Whoo writing this while drunk because I won't be able to drink alcohol soon, so enjoying my last few beers for a while. SO to update y'all (I'm from New England yet I say y'all. Someone explain this) I've mentioned before things like my getting engaged. Well Me and the mister are trying to get pregnant. Rather than doing it the fun way, we are working with a fertility clinic. The reason for this is that I was born with a genetic disorder that I do not wish to pass on to my future child(ren). There is a special type of in vetro fertilization than can help bypass my defective gene and skip the 50% chance of my kid(s) developing this disorder.
To get into the science of this, I have a disorder called Neurofibromatosis Type 1. I am open about this because I want people to understand this disorder so when the come across someone else with this disorde they are less likely to be a raging asshole.
NF1 is caused by a defective gene that means my body fails to produce a protein called Neurofibromin. This protein regulages cell growth, among other things. Lacking this protein, people with NF1 struggle to regulate cell growth. The type of cells neurofibromin helps regulate are primarily (but not exclusively) the myelin sheith around nerve cells. Without getting into complicated biology and neurology a myelin sheath insulates a nerve cell to help it conduct electricity the same way insulation around a wire helps it conduct electricity. This means the nerves do not function properly. It also means tumors grow like mushrooms. They sprout EVERYWHERE because the body lacks the protein necessary to prevent this. When a healthy person's body starts to srout a tumor, typically neurofibromin jumps into action and says "cut it out" and cell growth slows and the tumor never fully develops. There are obviously exceptions to this, but this is a grossly oversimplified explanation.

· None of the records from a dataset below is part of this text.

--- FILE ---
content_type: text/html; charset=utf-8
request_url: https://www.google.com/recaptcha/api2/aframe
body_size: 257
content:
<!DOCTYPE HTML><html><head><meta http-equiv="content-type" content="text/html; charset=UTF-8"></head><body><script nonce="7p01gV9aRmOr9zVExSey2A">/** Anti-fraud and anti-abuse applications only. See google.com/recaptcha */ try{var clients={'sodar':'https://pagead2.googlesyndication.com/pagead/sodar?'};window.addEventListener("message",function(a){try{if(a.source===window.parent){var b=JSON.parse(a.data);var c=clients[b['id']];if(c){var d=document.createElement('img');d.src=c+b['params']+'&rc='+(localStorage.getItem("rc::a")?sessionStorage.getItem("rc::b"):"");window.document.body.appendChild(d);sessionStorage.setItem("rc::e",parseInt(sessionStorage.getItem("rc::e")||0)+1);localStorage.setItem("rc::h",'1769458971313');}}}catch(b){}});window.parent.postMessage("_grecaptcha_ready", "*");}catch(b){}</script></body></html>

This disorder leads to tumors internally and externally. Internall it messes with a LOT of things. Externally, people treat you like shit. I've had perfect strangers poke a tumor then shout "oh my god are you contagious?!" This treatment has caused me to go through three cosmetic surgeries to look normal. And I'm considered lucky. Google this disorder, it can be devestating. A friend from a support group commited suicide because of the treatment he received by others. He is part of the reason I am so open about this disorder and eager to educate others. Symptoms also include chronic pain, 50% develop learning disabilities, bone deformities most commonly in the shin bones, spinal curvatures, an increased risk for cancer, blindness, deafness, and other tumor-related complications.
As you can imagine I do not wish to pass this on to my offspring. I am lucky. I have a partner who is incredible. He holds my hand every step through living with this disorder, and trying to get pregnant despite it.
Now on to some incredible science that make me wanna cry with amazement. When I was 13 and learned my disorder has a 50% chance of being passed on (it's called autosomal dominant which in a nutshell means there is no such thing as a carrier the kid will have a 50% chance of having it, and a 50% chance of being healthy) At that time, I chose never to have kids. Then, only a bit over a year ago, I learned something called pre-implantation genetic testing. It means they take my eggs, my partner's sperm, and test the fertilized eggs for the gene that marks the disorder. This means they can find which zygotes have it, which ones don't, and implant the healthy one(s). This means despite my disorder I can almost guarentee my kid will never have this. Chances drop from 1 in 2, to less than 1 in 4,000.
This is the cause of my poor update schedule. Between early doctors appointments, followed by long work hours, combined with side effects of fertility drugs, having my eggs harvested, the stress of going through all this to have a child, has interrupted my update schedule.
Thank all of you for your patience, my readers are what keep me going.